Thile, who played the much smaller Harbor stage with guitarist Michael Daves a few hours earlier, had one of the festival's most memorable sets. The two ran through songs from Sleep With One Eye Open, their recently released album of traditional bluegrass music, and also took requests from the audience during a section of the show they called "fiddle tune request song." The packed audience was quieter and more respectful than that of any concert I've seen, but enthusiastically shouted out suggestions when asked. Meloy also remarked on this unusual level of attentiveness at festivals. It's hard to pinpoint the reason for this, but perhaps the diverse age range played a part.

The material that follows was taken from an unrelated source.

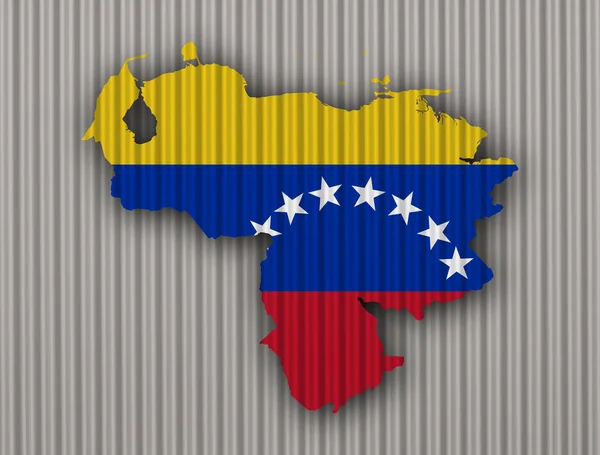 Χάρτης και σημαία της Βενεζουέλας σε κυματοειδές σιδήρου — Φωτογραφία Αρχείου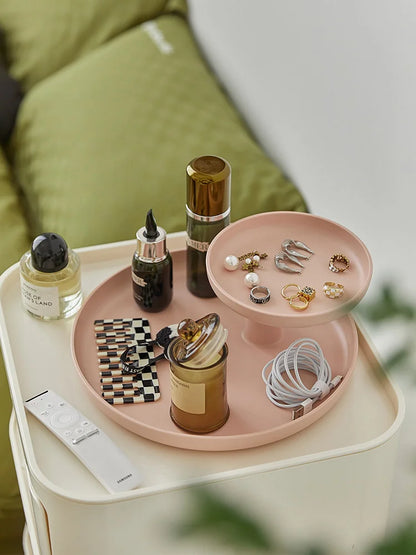 Blush pink two-tier organizer tray on a nightstand holding jewelry, cosmetics, and a charging cable. - RoomDen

Many people over sixty were seen wandering amongst the usual throngs of teenagers and twenty and thirty-somethings. I have a small quibble, though, to pick with the many of all ages who chose to set up camp in front of the mainstage. The lawn chair mafia, as I've come to think of them, arrive very early to set up camp. One elderly couple, who looked to be in their seventies, even had their own misting machine. Other younger members would claim a spot with their stuff and disappear for hours. This particularly bothered me because, save for a small roped off standing section in the front, the lawn chair mafia took over nearly all of the lawn, even when they weren't physically there, leaving festival goers who wanted to experience all three stages with only a tiny sliver around the perimeter that was a reasonable distance from the stage. It was possible to hunt down a good place to enjoy the acts but not easy, and as I gazed into the crowd of empty lawn chairs from the perimeter, I couldn't help but think of Woody Guthrie's lyric about private property. That's when I decided to step into the fray onto a small piece of naked grass between the claimed sites.

Woody's contemporary and co-founder of the festival, Pete Seeger, made a surprise appearance on Sunday night, leading thousands in a sing-a-long of "Where Have All the Flowers Gone?" and "Turn, Turn, Turn." Both are over a half-century old, speaking to not just the enduring resonance of the man (who turned 92 in May) but also the festival he helped create.